Via Butterflies and Wheels, a philosophy blog on the silliness (well, it’s a philosophy blog, so rather the unreasonableness) of imagining that being offended—even deeply offended—gives one the right to demand that offending statements cease:
The underlying problem, I suspect, is that our public culture has become so infected with subjectivist assumptions that people don’t realize that there’s a difference between desires and reasons. Sentiments are taken as given; no-one ever stops to question whether their reactive attitudes are warranted. Any kind of negative emotion is not just evidence, but constitutive, of suffering injustice. You’re offended, therefore they’re in the wrong.
A similar phenomenon, perhaps the flipside of this unquestioned subjectivism, is the way people seem to believe that their own anger about an issue is some sort of proof that they’re right about it. Very often among left-wing “viewers with alarm,” and probably among right-wingers, too, though I don’t pay as much attention, we hear that the country needs to see how angry they are.
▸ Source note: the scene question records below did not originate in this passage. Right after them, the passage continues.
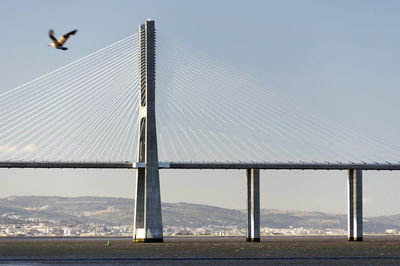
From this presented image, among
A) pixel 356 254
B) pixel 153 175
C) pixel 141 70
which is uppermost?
pixel 141 70

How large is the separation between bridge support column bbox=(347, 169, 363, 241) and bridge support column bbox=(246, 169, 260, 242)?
1090cm

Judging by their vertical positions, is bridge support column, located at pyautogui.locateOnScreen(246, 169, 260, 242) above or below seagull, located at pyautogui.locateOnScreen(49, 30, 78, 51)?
below

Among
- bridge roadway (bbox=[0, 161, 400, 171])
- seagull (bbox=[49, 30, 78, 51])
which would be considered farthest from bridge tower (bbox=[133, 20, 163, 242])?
A: seagull (bbox=[49, 30, 78, 51])

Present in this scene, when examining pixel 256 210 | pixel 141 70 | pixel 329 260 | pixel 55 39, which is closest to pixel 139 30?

It’s summed up perfectly in the bumper sticker I’ve made fun of before: “If you’re not completely outraged, you’re not paying attention.” Those who are outraged are obviously the best informed, and if you’re not exploding with anger, well, you must not know what you’re talking about.
But isn’t anger generally an unreliable guide to what’s right? Certainly you can be outraged over true cases of injustice, but if I were to look over all the times I’ve been angry and the proximate causes thereof, I’m quite sure I’d find that often I was angry for no good reason at all. Anger and passion can certainly motivate (though they can also exhaust and depress), but they’re only worth celebrating if they’re motivating something worthwhile.